In her talk, she placed libraries squarely within our current political context, noting a precipitous drop in trust in our public institutions during the past few decades — except for libraries.
Why do libraries matter? Because, Westbrooks asserted, they:
Educate the public. They help fill the gap left by systemic disinvestment in civic education. They help people understand threats to democracy such as authoritarianism. They foster literacy, from reading itself to information, data and media literacy.
Serve as stewards of knowledge and facts. They preserve the cultural, historical and scholarly record in a way that’s reliable, accessible and organized.
Support pluralistic and diverse communities. Libraries bring people in from the margins and bridge gaps. They empower people to imagine a more just and equitable world. They support intellectual freedom — the right to read what you want, without anyone else knowing.
As institutions created by humans, libraries aren’t perfect. Westbrooks noted that during the civil rights movement, libraries were just as much a target of sit-ins protesting segregation as other public spaces were. (In 2018, the leadership of the American Library Association apologized to African Americans “for wrongs committed against them in segregated public libraries.”)
These days, libraries are again a target amid a dramatic rise in book bans:
From July 2021 to June 2022, PEN America’s Index of School Book Bans lists 2,532 instances of individual books being banned, affecting 1,648 unique book titles.
— Banned in the USA: The Growing Movement to Censor Books in Schools, PEN America
Westbrooks urged her audience not to just watch from the sidelines. Her calls to action:
Champion libraries. She didn’t give specific suggestions, but I have a few:
Get a library card if you don’t already have one. Then use it.
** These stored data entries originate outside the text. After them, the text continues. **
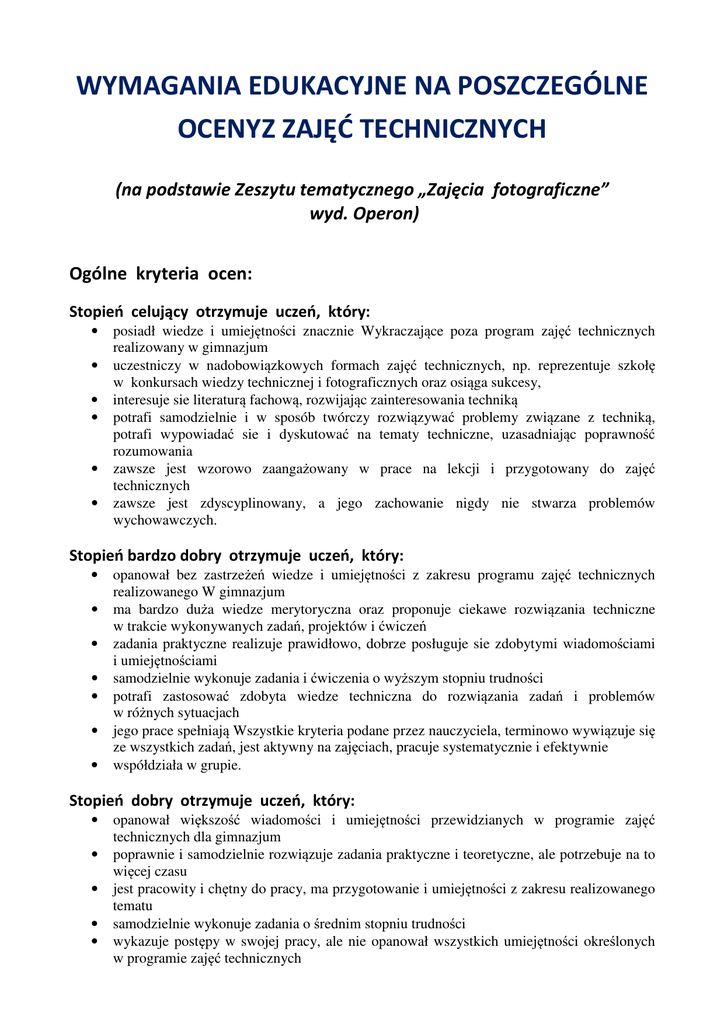 WYMAGANIA EDUKACYJNE NA POSZCZEGÓLNE OCENYZ ZAJĘĆ TECHNICZNYCH

(na podstawie Zeszytu tematycznego „Zajęcia fotograficzne” wyd. Operon)

Ogólne kryteria ocen:

Stopień celujący otrzymuje uczeń, który:
• posiadł wiedze i umiejętności znacznie Wykraczające poza program zajęć technicznych realizowany w gimnazjum
• uczestniczy w nadobowiązkowych formach zajęć technicznych, np. reprezentuje szkołę w konkursach wiedzy technicznej i fotograficznych oraz osiąga sukcesy,
• interesuje sie literaturą fachową, rozwijając zainteresowania techniką
• potrafi samodzielnie i w sposób twórczy rozwiązywać problemy związane z techniką, potrafi wypowiadać sie i dyskutować na tematy techniczne, uzasadniając poprawność rozumowania
• zawsze jest wzorowo zaangażowany w prace na lekcji i przygotowany do zajęć technicznych
• zawsze jest zdyscyplinowany, a jego zachowanie nigdy nie stwarza problemów wychowawczych.

Stopień bardzo dobry otrzymuje uczeń, który:
• opanował bez zastrzeżeń wiedze i umiejętności z zakresu programu zajęć technicznych realizowanego W gimnazjum
• ma bardzo duża wiedze merytoryczna oraz proponuje ciekawe rozwiązania techniczne w trakcie wykonywanych zadań, projektów i ćwiczeń
• zadania praktyczne realizuje prawidłowo, dobrze posługuje sie zdobytymi wiadomościami i umiejętnościami
• samodzielnie wykonuje zadania i ćwiczenia o wyższym stopniu trudności
• potrafi zastosować zdobyta wiedze techniczna do rozwiązania zadań i problemów w różnych sytuacjach
• jego prace spełniają Wszystkie kryteria podane przez nauczyciela, terminowo wywiązuje się ze wszystkich zadań, jest aktywny na zajęciach, pracuje systematycznie i efektywnie
• współdziała w grupie.

Stopień dobry otrzymuje uczeń, który:
• opanował większość wiadomości i umiejętności przewidzianych w programie zajęć technicznych dla gimnazjum
• poprawnie i samodzielnie rozwiązuje zadania praktyczne i teoretyczne, ale potrzebuje na to więcej czasu
• jest pracowity i chętny do pracy, ma przygotowanie i umiejętności z zakresu realizowanego tematu
• samodzielnie wykonuje zadania o średnim stopniu trudności
• wykazuje postępy w swojej pracy, ale nie opanował wszystkich umiejętności określonych w programie zajęć technicznych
Follow your local library’s social media accounts and sign up for its newsletter if it has one.
Attend events at libraries.
Vote for library funding measures.
Join a library advisory council. Every public library has one.
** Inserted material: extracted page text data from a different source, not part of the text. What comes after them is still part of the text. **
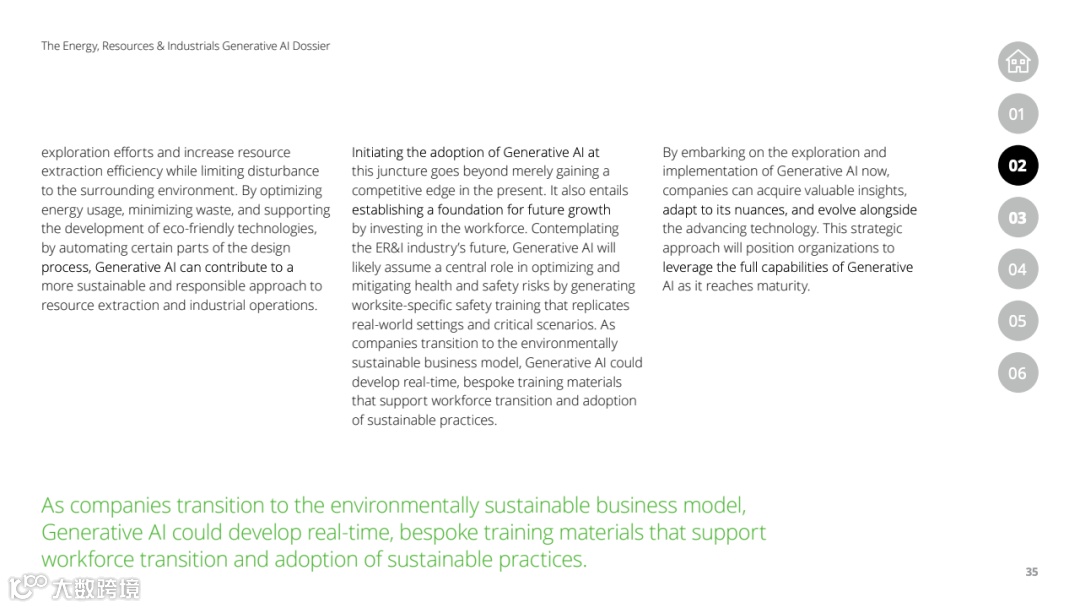 The Energy, Resources & Industrials Generative AI Dossier

01

02

03

04

05

06

exploration efforts and increase resource extraction efficiency while limiting disturbance to the surrounding environment. By optimizing energy usage, minimizing waste, and supporting the development of eco-friendly technologies, by automating certain parts of the design process, Generative AI can contribute to a more sustainable and responsible approach to resource extraction and industrial operations.

Initiating the adoption of Generative AI at this juncture goes beyond merely gaining a competitive edge in the present. It also entails establishing a foundation for future growth by investing in the workforce. Contemplating the ER&I industry's future, Generative AI will likely assume a central role in optimizing and mitigating health and safety risks by generating worksite-specific safety training that replicates real-world settings and critical scenarios. As companies transition to the environmentally sustainable business model, Generative AI could develop real-time, bespoke training materials that support workforce transition and adoption of sustainable practices.

By embarking on the exploration and implementation of Generative AI now, companies can acquire valuable insights, adapt to its nuances, and evolve alongside the advancing technology. This strategic approach will position organizations to leverage the full capabilities of Generative AI as it reaches maturity.

As companies transition to the environmentally sustainable business model, Generative AI could develop real-time, bespoke training materials that support workforce transition and adoption of sustainable practices.

35

大数跨境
Join the fight against book bans. The American Library Association has launched United Against Book Bans.
It’s not the greatest moment for libraries right now. But they’ve been a part of our country’s history from the start, and I’ve no doubt they’ll continue to be for a long, long time.
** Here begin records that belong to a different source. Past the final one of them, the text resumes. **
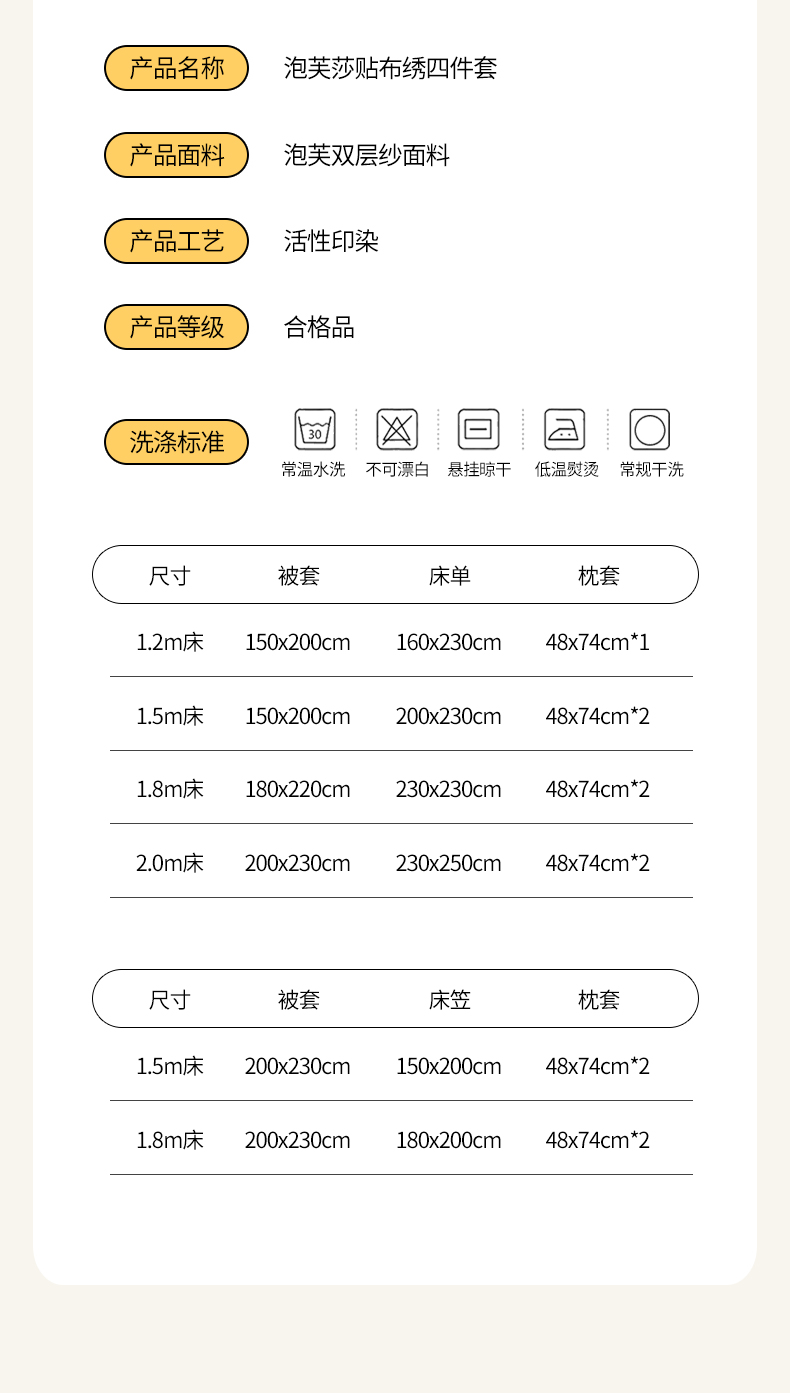 产品名称 泡芙莎贴布绣四件套

产品面料 泡芙双层纱面料

产品工艺 活性印染

产品等级 合格品

洗涤标准

30
常温水洗 不可漂白 悬挂晾干 低温熨烫 常规干洗

| 尺寸 | 被套 | 床单 | 枕套 |
|---|---|---|---|
| 1.2m床 | 150x200cm | 160x230cm | 48x74cm*1 |
| 1.5m床 | 150x200cm | 200x230cm | 48x74cm*2 |
| 1.8m床 | 180x220cm | 230x230cm | 48x74cm*2 |
| 2.0m床 | 200x230cm | 230x250cm | 48x74cm*2 |

| 尺寸 | 被套 | 床笠 | 枕套 |
|---|---|---|---|
| 1.5m床 | 200x230cm | 150x200cm | 48x74cm*2 |
| 1.8m床 | 200x230cm | 180x200cm | 48x74cm*2 |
Thank you for this Amy. "The library is the mind of the city," Ursula Le Guin once said while testifying before the Multnomah County Board of Commissioners in favor needless to say of a ballot measure that would increase funding for our libraries. She spent hours in that hearing room, as did I. Your call to action is much needed; we must not lose our mind!
The library is among the greatest of democratic institutions--all can access its knowledge and benefit from its programs. In this day of banning and disinformation, we must stand by libraries and librarians!